=== Supplied material ===
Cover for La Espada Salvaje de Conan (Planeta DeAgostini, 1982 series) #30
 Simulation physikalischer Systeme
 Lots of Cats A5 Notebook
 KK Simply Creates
===
Task objective. Reproduce the whole listing, exactly.

Answer to the exercise.
Cover for La Espada Salvaje de Conan (Planeta DeAgostini, 1982 series) #30
 Simulation physikalischer Systeme
 Lots of Cats A5 Notebook
 KK Simply Creates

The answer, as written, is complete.